Para divulgar os resultados obtidos nos artigos, o professor Glauco propôs que a introdução e a conclusão da tese fossem feitas em quadrinhos. A HQ completa pode ser lida em português, espanhol e inglês. Para a apresentação no IgNobel, Solimary também costurou um escorpião de pelúcia que solta um pedaço da cauda. “Foi bom ter uma forma de explicar além das palavras. Visualmente é mais chamativo também”, justifica a pesquisadora, que teve apenas três minutos para apresentar a sua descoberta na cerimônia.
Novas fronteiras abertas
Ainda existem muitas perguntas em aberto sobre essa característica evolutiva dos Ananteris. Os escorpiões, a exemplo das aranhas, têm pulmões formados por lâminas localizadas na região abdominal. O professor explica que “o processo de constipação fazia com que a área de captação de oxigênio diminuísse”, mas seria necessária uma parceria com institutos e pesquisadores que tenham equipamentos específicos para investigar esse aspecto. Com a divulgação propiciada pela premiação, novas descobertas que não envolvam necessariamente a área comportamental podem surgir.
Atualmente, Solimary faz experimentos em campo com fêmeas em uma espécie de opilião, um outro grupo de aracnídeos presentes na Mata Atlântica, para entender os efeitos da disponibilidade de alimento na fecundidade, em seu pós-doutorado no Departamento de Ecologia do IB. Seu trabalho de mestrado também está sendo preparado e deve ser publicado em breve. A dissertação investigou os aspectos macroecológicos envolvendo tesourinhas, um inseto fino com duas garrinhas no final do corpo, conhecido também como lacrainha. Ela continuará estudando os artrópodes, já que eles permitem responder muitas perguntas sobre ecologia evolutiva e comportamental.
Algumas precauções
A introdução da tese enfatiza que não há necessidade de matar todo e qualquer escorpião. Isso porque estimativas apontam que apenas cerca de 2,5% das espécies conhecidas têm o poder de causar danos severos aos seres humanos. Por se alimentarem de insetos que poderiam levar doenças aos lares, os escorpiões estão prestando um serviço para os seres humanos, na maioria das vezes. O ideal, segundo os pesquisadores, seria recolher o animal com cuidado, usando algum utensílio, para fotografá-lo ou encaminhá-lo presencialmente a um serviço especializado. Locais como o Instituto Butantan e os serviços municipais de zoonoses saberão dar a orientação sobre como proceder em cada caso. Por via das dúvidas, se uma pessoa for picada, o melhor é procurar um médico imediatamente.

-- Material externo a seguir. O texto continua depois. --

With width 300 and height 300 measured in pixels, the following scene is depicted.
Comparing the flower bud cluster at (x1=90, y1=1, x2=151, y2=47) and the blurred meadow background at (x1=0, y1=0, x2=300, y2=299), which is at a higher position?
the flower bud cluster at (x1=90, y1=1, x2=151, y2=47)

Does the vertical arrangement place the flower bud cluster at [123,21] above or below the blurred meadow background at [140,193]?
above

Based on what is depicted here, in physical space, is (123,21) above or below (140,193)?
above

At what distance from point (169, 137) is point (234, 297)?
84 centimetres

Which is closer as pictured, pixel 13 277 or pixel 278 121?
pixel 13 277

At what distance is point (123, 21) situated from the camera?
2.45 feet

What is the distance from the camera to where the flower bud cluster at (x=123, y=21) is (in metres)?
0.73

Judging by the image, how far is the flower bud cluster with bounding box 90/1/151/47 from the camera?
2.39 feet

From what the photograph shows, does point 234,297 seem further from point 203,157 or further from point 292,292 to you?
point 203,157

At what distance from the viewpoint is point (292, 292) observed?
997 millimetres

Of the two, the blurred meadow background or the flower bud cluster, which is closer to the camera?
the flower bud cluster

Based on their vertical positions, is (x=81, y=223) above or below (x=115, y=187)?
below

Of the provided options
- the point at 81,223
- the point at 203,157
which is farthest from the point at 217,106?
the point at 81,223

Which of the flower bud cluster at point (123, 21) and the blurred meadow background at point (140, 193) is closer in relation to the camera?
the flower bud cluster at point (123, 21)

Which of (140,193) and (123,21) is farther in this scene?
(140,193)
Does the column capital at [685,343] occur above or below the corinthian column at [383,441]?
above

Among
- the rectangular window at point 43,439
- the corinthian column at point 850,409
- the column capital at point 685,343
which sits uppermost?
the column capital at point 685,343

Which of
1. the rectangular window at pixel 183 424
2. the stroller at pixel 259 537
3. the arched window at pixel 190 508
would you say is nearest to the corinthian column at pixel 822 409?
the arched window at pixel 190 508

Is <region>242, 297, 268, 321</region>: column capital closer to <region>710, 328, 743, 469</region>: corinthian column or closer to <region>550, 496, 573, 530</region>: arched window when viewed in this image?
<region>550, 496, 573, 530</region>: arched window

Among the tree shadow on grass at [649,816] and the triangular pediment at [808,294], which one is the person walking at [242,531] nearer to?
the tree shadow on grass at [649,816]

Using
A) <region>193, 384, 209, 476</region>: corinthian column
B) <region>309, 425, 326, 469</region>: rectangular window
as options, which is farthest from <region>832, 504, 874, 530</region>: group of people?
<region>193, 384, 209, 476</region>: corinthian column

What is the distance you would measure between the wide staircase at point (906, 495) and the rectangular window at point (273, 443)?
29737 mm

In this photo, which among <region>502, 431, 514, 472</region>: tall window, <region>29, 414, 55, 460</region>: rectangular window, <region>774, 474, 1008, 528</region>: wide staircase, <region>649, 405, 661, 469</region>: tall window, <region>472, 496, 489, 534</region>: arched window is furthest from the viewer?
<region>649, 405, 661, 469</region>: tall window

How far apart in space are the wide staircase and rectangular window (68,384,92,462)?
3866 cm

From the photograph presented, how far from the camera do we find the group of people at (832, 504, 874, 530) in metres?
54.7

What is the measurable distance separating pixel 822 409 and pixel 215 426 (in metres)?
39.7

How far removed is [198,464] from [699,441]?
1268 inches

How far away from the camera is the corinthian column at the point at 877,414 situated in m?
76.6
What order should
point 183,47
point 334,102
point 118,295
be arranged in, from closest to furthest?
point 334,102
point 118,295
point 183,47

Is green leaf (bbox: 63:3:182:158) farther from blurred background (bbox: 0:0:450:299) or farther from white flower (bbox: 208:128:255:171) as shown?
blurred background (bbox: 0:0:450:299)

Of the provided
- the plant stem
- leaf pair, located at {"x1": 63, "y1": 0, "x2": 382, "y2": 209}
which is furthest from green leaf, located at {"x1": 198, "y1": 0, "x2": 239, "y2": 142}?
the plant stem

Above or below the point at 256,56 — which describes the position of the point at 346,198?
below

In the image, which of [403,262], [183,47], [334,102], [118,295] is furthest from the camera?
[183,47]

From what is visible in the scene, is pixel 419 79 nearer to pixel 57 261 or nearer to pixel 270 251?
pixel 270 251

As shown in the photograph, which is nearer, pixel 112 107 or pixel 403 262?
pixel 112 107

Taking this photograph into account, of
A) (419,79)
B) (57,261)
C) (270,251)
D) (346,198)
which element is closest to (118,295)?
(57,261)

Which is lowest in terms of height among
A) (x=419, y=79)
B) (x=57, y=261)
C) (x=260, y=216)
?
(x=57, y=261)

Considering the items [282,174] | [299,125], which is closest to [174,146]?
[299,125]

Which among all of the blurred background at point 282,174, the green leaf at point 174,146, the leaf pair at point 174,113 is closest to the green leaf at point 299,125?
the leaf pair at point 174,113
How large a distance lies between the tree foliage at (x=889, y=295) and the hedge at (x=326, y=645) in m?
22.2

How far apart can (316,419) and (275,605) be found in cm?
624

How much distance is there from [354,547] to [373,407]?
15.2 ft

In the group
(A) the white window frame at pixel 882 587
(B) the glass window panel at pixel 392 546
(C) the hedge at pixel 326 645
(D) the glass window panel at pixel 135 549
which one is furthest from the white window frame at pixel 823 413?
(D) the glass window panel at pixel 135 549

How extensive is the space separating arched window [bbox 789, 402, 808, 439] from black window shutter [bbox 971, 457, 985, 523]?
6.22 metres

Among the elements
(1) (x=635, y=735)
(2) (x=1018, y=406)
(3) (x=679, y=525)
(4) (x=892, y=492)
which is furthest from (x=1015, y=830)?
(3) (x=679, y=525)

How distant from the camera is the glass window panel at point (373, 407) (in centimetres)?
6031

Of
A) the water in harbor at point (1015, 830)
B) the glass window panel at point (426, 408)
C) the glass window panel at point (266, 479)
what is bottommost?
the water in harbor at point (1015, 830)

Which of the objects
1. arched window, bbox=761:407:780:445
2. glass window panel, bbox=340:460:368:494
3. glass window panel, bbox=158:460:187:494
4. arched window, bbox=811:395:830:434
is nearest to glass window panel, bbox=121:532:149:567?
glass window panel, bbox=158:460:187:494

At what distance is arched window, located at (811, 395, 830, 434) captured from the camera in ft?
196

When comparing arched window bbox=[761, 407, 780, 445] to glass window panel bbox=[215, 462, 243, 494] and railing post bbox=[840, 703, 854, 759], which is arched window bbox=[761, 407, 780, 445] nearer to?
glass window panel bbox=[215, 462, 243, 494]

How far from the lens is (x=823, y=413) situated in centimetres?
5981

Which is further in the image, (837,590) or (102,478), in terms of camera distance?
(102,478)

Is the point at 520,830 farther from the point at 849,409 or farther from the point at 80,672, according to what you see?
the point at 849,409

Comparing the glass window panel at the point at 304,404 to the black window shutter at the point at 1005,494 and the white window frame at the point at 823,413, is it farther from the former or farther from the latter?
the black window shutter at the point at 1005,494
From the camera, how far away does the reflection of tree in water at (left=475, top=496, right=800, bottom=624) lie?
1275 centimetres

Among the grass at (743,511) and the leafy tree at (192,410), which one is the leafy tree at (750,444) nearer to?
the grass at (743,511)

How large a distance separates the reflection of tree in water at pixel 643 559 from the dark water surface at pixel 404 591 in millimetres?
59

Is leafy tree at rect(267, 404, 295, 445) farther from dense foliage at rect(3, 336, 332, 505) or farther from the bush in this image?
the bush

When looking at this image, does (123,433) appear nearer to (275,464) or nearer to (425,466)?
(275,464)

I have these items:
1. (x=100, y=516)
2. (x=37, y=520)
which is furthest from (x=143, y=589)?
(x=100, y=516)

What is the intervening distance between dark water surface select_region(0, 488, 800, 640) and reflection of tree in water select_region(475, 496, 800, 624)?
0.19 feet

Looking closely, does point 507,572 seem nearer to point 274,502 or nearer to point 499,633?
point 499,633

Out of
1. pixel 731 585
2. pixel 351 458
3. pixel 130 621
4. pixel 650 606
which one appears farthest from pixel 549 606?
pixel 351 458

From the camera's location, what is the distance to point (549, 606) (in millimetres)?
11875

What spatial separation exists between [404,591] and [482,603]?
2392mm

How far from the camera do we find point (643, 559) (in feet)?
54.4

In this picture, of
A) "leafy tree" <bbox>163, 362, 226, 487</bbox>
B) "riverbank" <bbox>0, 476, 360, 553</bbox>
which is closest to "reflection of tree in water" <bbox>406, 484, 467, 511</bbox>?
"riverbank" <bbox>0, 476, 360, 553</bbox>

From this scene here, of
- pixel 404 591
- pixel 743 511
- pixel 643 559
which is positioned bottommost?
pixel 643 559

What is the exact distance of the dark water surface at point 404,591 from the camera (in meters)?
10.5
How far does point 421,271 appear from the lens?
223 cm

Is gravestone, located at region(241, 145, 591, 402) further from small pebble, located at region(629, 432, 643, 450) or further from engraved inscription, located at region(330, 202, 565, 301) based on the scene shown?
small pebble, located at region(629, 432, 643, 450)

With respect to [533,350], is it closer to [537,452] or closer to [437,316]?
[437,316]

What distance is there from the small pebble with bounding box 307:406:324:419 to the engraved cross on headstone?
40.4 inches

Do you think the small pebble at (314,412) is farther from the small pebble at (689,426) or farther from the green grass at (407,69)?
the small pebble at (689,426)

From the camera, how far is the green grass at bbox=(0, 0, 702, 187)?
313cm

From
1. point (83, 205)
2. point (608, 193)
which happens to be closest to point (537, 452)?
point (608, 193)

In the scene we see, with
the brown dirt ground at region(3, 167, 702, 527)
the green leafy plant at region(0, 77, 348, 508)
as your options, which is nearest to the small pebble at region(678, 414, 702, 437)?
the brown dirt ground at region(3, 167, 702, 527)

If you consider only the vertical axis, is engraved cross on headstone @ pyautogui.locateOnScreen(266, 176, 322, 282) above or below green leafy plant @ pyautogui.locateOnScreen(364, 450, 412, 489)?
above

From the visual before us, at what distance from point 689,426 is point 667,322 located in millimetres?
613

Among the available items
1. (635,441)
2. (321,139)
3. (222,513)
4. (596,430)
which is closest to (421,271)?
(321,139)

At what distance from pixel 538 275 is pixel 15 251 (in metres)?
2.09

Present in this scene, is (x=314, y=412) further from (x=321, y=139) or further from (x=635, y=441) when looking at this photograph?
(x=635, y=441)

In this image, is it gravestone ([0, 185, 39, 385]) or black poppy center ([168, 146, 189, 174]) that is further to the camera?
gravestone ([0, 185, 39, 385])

“Tem um monte de gente que acha que aracnídeo se mata com inseticida”, alerta Glauco Machado. Segundo ele, os inseticidas acabam matando os insetos, que são a comida dos escorpiões e aranhas. Quando isso acontece, a chance de encontrá-los aumenta, pois eles entram nas casas, nas botas e nos sapatos em busca de alimento que não encontram fora dos lares. De acordo com o pesquisador, esse foi um dos motivos da infestação de aranhas-marrons em Curitiba, cidade que enfrenta esse problema há décadas e concentrou 27% dos acidentes com aranhas no Brasil entre 2017 e 2021.
Contatada pela reportagem, a Secretaria de Estado da Saúde (SES) de São Paulo informou que todo escorpião oferece risco em potencial para a população e pode ser extremamente perigoso, principalmente para crianças. A orientação da Divisão de Zoonoses da SES é para que se evite ao máximo o manuseio desses animais, pois foram registrados cerca de 20 mil acidentes relacionados a escorpiões no Estado somente neste ano. Em casos de acidentes causados por animais peçonhentos, deve-se procurar o serviço de saúde mais próximo para receber o tratamento o mais rápido possível.